Now developers, who care about users litter their code with #ifdefs or just leave older
Cabal in constrains if they can. Exercise to the reader: when such packages will break?

C land is a good counterexample where people are afraid to break things
_that_ often (they get instant feedback) and you can build working system based on it.

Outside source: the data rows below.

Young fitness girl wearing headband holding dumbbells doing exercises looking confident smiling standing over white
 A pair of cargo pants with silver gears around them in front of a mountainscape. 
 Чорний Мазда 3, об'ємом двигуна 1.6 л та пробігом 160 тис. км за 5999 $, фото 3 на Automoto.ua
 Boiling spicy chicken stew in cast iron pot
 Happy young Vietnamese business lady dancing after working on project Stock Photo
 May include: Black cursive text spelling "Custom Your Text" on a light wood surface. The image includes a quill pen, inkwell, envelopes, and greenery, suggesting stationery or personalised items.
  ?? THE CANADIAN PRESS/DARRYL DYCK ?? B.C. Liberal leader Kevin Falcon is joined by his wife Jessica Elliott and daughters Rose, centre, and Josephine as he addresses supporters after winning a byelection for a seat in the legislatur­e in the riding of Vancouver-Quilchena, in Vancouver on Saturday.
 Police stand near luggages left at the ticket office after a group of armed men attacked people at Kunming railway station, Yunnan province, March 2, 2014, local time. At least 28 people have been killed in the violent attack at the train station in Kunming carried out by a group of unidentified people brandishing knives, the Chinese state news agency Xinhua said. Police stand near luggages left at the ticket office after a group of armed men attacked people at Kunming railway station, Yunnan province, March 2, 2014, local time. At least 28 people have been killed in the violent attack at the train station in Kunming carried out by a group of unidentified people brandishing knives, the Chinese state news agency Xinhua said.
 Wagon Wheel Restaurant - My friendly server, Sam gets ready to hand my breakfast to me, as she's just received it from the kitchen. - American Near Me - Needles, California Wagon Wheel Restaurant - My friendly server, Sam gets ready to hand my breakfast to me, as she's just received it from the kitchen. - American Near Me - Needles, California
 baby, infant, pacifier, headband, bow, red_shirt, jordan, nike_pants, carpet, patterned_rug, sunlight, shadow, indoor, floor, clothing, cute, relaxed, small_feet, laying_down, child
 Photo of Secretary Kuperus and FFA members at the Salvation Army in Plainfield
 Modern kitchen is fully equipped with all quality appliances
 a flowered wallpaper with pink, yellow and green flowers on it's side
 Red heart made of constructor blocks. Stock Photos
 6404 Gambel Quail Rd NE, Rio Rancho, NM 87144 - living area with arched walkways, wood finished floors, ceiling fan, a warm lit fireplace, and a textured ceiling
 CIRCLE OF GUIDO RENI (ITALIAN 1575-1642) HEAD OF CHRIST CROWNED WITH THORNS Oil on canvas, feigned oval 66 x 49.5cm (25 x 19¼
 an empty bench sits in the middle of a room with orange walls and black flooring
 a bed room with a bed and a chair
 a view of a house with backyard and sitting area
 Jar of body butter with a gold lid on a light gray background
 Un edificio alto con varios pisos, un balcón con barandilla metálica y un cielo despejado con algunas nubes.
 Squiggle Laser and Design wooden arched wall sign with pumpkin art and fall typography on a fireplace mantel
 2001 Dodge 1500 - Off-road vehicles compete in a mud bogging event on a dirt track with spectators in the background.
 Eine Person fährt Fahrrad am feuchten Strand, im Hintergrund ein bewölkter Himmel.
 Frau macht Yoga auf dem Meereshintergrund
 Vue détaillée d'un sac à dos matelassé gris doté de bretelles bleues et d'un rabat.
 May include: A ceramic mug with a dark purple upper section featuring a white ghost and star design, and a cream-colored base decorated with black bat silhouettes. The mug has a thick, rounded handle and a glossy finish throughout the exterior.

No need for PVP to make it work, Just don't break the code too often (or too radical).

Sorry for a long post.

#6 Sergei Trofimovich am 2013-10-06T08:12:06+00:00
Your long post is welcome. But I’m not sure what the conclusion is: Is it “PVP or no PVP is irrelevant, as there are other, deeper problems?”
#7 Joachim Breitner (Homepage) am 2013-10-06T11:00:52+00:00
In short, yes. For me PVP is about two unrelated things:

1. naming scheme (good):
When developer versions things having consistent scheme is brilliant.
That's the good part of PVP. Sometimes I don't even look at
package diffs when bump from A.B.C.x to A.B.C.y.

2. version constraints (pain point):
But attempt to consider major release compatibity breaking
as the norm is disastorous. The clause:
"This means specifying not only lower bounds, but also upper bounds on every dependency." adds false assurance of the safe side for interface breaking.

Maybe the PVP page just needs more elaboration on why breaking interfaces
is so damaging for the whole ecosystem.
#8 Sergei Trofimovich am 2013-10-12T12:58:04+00:00
I don't think that upper bounds solve the problem of reproducing builds in the future. An upper bound is almost always a guess about the future, and it's often wrong. We should publish known good build configurations instead.

My complete response:

#9 Sergey (Homepage) am 2013-10-16T17:02:52+00:00
"An upper bound is almost always a guess about the future"

With the PVP the upper bound is no longer a guess.